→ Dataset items
============================================================

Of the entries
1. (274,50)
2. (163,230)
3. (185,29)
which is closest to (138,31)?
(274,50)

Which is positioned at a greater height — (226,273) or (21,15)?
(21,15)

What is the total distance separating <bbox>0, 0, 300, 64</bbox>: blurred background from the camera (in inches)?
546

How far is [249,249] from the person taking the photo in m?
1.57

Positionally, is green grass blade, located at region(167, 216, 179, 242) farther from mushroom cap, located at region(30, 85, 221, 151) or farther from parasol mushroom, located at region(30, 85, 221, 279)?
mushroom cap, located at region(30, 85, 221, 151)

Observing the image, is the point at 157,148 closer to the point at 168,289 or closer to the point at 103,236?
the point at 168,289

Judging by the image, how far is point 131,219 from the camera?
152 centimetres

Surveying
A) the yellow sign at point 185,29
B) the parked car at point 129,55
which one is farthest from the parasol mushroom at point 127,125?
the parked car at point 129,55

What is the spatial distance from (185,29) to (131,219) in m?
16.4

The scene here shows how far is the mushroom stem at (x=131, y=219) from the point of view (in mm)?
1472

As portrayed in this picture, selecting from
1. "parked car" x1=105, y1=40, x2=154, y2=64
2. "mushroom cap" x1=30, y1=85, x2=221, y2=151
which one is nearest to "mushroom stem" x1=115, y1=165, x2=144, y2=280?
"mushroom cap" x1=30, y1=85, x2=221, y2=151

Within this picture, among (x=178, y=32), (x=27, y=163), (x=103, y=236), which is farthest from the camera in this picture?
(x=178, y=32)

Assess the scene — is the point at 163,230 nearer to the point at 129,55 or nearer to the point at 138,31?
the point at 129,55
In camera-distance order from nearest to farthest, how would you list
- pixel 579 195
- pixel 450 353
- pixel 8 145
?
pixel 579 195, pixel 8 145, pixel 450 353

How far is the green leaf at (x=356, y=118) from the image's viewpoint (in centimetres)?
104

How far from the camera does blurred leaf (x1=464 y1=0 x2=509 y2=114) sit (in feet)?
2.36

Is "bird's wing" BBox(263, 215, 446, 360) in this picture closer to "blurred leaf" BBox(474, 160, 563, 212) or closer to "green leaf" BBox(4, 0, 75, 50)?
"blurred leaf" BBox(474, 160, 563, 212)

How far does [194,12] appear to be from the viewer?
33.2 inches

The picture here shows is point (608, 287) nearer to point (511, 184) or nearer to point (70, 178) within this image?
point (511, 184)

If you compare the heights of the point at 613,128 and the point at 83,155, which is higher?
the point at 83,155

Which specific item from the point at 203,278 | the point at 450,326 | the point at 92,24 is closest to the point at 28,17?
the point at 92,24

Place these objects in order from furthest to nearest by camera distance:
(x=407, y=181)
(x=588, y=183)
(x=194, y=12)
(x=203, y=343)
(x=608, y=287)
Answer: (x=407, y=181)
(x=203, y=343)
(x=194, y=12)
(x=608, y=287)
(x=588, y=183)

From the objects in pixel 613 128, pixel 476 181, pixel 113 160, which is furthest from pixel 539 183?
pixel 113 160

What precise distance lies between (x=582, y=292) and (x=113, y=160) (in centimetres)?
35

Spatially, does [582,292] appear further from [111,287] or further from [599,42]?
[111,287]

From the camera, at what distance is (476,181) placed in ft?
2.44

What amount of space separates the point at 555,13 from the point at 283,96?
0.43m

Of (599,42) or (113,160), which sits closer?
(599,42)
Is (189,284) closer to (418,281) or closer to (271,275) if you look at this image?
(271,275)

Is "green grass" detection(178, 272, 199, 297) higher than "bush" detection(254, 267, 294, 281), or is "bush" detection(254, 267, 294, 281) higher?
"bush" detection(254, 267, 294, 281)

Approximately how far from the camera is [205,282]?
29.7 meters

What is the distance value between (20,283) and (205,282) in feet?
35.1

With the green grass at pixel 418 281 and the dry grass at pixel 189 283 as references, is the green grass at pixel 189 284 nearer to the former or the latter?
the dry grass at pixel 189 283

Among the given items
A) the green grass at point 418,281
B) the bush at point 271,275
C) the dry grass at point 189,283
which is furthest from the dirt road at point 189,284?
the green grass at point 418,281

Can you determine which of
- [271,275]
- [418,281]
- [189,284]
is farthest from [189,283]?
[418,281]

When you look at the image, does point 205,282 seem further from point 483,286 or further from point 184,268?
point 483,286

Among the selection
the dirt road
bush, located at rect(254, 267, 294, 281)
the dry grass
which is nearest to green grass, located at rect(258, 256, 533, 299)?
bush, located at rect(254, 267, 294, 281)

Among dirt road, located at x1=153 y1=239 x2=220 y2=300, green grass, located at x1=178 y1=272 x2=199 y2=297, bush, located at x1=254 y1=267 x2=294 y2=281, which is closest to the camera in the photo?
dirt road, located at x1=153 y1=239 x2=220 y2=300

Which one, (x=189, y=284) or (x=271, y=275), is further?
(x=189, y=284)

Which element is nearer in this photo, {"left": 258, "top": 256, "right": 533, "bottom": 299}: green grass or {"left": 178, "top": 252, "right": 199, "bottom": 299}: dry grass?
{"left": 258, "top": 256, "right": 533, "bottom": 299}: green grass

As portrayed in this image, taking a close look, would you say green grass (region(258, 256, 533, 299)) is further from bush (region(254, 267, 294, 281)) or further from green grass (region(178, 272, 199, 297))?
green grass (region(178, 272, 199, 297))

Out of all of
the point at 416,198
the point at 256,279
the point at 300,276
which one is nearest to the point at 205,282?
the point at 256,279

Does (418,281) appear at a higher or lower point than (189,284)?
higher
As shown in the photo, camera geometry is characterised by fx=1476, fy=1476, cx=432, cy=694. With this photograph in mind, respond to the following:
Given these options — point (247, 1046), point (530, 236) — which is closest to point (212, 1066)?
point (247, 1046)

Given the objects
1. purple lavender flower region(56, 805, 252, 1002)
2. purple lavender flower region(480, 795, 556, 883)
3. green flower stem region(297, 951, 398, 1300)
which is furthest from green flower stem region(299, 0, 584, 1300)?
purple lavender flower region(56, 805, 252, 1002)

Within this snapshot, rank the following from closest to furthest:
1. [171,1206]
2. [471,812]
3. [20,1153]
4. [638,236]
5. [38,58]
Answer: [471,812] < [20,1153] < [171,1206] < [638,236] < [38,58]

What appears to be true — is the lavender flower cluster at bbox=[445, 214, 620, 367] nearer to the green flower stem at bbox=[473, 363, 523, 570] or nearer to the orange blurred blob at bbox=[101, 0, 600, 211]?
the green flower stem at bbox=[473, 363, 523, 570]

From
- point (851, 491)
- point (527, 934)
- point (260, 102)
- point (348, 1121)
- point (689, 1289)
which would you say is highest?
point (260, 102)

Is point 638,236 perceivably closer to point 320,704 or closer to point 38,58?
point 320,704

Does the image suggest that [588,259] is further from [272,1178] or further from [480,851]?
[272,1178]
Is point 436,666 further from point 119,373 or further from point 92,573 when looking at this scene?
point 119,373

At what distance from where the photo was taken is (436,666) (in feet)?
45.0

============================================================

→ EXERCISE AIM
Rewrite all of the records above, substituting "in ft" for every occurrence of "in feet" and leaving every other character unchanged.

→ WORKED ANSWER
Of the entries
1. (274,50)
2. (163,230)
3. (185,29)
which is closest to (138,31)?
(274,50)

Which is positioned at a greater height — (226,273) or (21,15)?
(21,15)

What is the total distance separating <bbox>0, 0, 300, 64</bbox>: blurred background from the camera (in inches)?
546

How far is [249,249] from the person taking the photo in m?
1.57

Positionally, is green grass blade, located at region(167, 216, 179, 242) farther from mushroom cap, located at region(30, 85, 221, 151) or farther from parasol mushroom, located at region(30, 85, 221, 279)?
mushroom cap, located at region(30, 85, 221, 151)

Observing the image, is the point at 157,148 closer to the point at 168,289 or closer to the point at 103,236?
the point at 168,289

Judging by the image, how far is point 131,219 from the camera?
152 centimetres

Surveying
A) the yellow sign at point 185,29
B) the parked car at point 129,55
which one is farthest from the parasol mushroom at point 127,125?
the parked car at point 129,55

What is the spatial distance from (185,29) to (131,219) in m?
16.4

The scene here shows how far is the mushroom stem at (x=131, y=219) from the point of view (in mm)?
1472

As portrayed in this picture, selecting from
1. "parked car" x1=105, y1=40, x2=154, y2=64
2. "mushroom cap" x1=30, y1=85, x2=221, y2=151
which one is nearest to "mushroom stem" x1=115, y1=165, x2=144, y2=280?
"mushroom cap" x1=30, y1=85, x2=221, y2=151

Within this picture, among (x=178, y=32), (x=27, y=163), (x=103, y=236), which is farthest from the camera in this picture?
(x=178, y=32)

Assess the scene — is the point at 163,230 nearer to the point at 129,55 or nearer to the point at 138,31?
the point at 129,55
In camera-distance order from nearest to farthest, how would you list
- pixel 579 195
- pixel 450 353
- pixel 8 145
?
pixel 579 195, pixel 8 145, pixel 450 353

How far is the green leaf at (x=356, y=118) from the image's viewpoint (in centimetres)?
104

How far from the camera does blurred leaf (x1=464 y1=0 x2=509 y2=114) sit (in ft)?
2.36

Is "bird's wing" BBox(263, 215, 446, 360) in this picture closer to "blurred leaf" BBox(474, 160, 563, 212) or closer to "green leaf" BBox(4, 0, 75, 50)?
"blurred leaf" BBox(474, 160, 563, 212)

How far does [194,12] appear to be from the viewer?
33.2 inches

The picture here shows is point (608, 287) nearer to point (511, 184) or nearer to point (70, 178) within this image?
point (511, 184)

If you compare the heights of the point at 613,128 and the point at 83,155, which is higher?
the point at 83,155

Which specific item from the point at 203,278 | the point at 450,326 | the point at 92,24 is closest to the point at 28,17?
the point at 92,24

Place these objects in order from furthest to nearest by camera distance:
(x=407, y=181)
(x=588, y=183)
(x=194, y=12)
(x=203, y=343)
(x=608, y=287)
Answer: (x=407, y=181)
(x=203, y=343)
(x=194, y=12)
(x=608, y=287)
(x=588, y=183)

From the objects in pixel 613 128, pixel 476 181, pixel 113 160, which is furthest from pixel 539 183?
pixel 113 160

What precise distance lies between (x=582, y=292) and (x=113, y=160) (in centimetres)?
35

Spatially, does [582,292] appear further from [111,287] or further from [599,42]?
[111,287]

From the camera, at what distance is (476,181) placed in ft?
2.44

What amount of space separates the point at 555,13 from the point at 283,96?
0.43m

Of (599,42) or (113,160), which sits closer?
(599,42)
Is (189,284) closer to (418,281) or closer to (271,275) if you look at this image?
(271,275)

Is "green grass" detection(178, 272, 199, 297) higher than "bush" detection(254, 267, 294, 281), or is "bush" detection(254, 267, 294, 281) higher?
"bush" detection(254, 267, 294, 281)

Approximately how far from the camera is [205,282]?
29.7 meters

What is the distance value between (20,283) and (205,282) in ft?
35.1

With the green grass at pixel 418 281 and the dry grass at pixel 189 283 as references, is the green grass at pixel 189 284 nearer to the former or the latter?
the dry grass at pixel 189 283

Among the given items
A) the green grass at point 418,281
B) the bush at point 271,275
C) the dry grass at point 189,283
which is furthest from the dirt road at point 189,284?
the green grass at point 418,281

Can you determine which of
- [271,275]
- [418,281]
- [189,284]
is farthest from [189,283]?
[418,281]

When you look at the image, does point 205,282 seem further from point 483,286 or further from point 184,268?
point 483,286

Among the selection
the dirt road
bush, located at rect(254, 267, 294, 281)
the dry grass
which is nearest to green grass, located at rect(258, 256, 533, 299)?
bush, located at rect(254, 267, 294, 281)

Among dirt road, located at x1=153 y1=239 x2=220 y2=300, green grass, located at x1=178 y1=272 x2=199 y2=297, bush, located at x1=254 y1=267 x2=294 y2=281, which is closest to the camera in the photo?
dirt road, located at x1=153 y1=239 x2=220 y2=300

Which one, (x=189, y=284) or (x=271, y=275), is further?
(x=189, y=284)

Which element is nearer in this photo, {"left": 258, "top": 256, "right": 533, "bottom": 299}: green grass or {"left": 178, "top": 252, "right": 199, "bottom": 299}: dry grass?
{"left": 258, "top": 256, "right": 533, "bottom": 299}: green grass

As portrayed in this image, taking a close look, would you say green grass (region(258, 256, 533, 299)) is further from bush (region(254, 267, 294, 281)) or further from green grass (region(178, 272, 199, 297))?
green grass (region(178, 272, 199, 297))

Out of all of
the point at 416,198
the point at 256,279
the point at 300,276
which one is nearest to the point at 205,282?
the point at 256,279

Does (418,281) appear at a higher or lower point than (189,284)?
higher
As shown in the photo, camera geometry is characterised by fx=1476, fy=1476, cx=432, cy=694. With this photograph in mind, respond to the following:
Given these options — point (247, 1046), point (530, 236) — which is closest to point (212, 1066)?
point (247, 1046)

Given the objects
1. purple lavender flower region(56, 805, 252, 1002)
2. purple lavender flower region(480, 795, 556, 883)
3. green flower stem region(297, 951, 398, 1300)
which is furthest from green flower stem region(299, 0, 584, 1300)?
purple lavender flower region(56, 805, 252, 1002)

Within this snapshot, rank the following from closest to furthest:
1. [171,1206]
2. [471,812]
3. [20,1153]
4. [638,236]
5. [38,58]
Answer: [471,812] < [20,1153] < [171,1206] < [638,236] < [38,58]

What appears to be true — is the lavender flower cluster at bbox=[445, 214, 620, 367] nearer to the green flower stem at bbox=[473, 363, 523, 570] or nearer to the orange blurred blob at bbox=[101, 0, 600, 211]?
the green flower stem at bbox=[473, 363, 523, 570]

From
- point (851, 491)
- point (527, 934)
- point (260, 102)
- point (348, 1121)
- point (689, 1289)
which would you say is highest?
point (260, 102)

Is point 638,236 perceivably closer to point 320,704 or closer to point 38,58?
point 320,704

Does the image suggest that [588,259] is further from [272,1178] or further from [480,851]?
[272,1178]
Is point 436,666 further from point 119,373 or further from point 92,573 when looking at this scene?
point 119,373

At what distance from where the photo was taken is (436,666) (in ft)?
45.0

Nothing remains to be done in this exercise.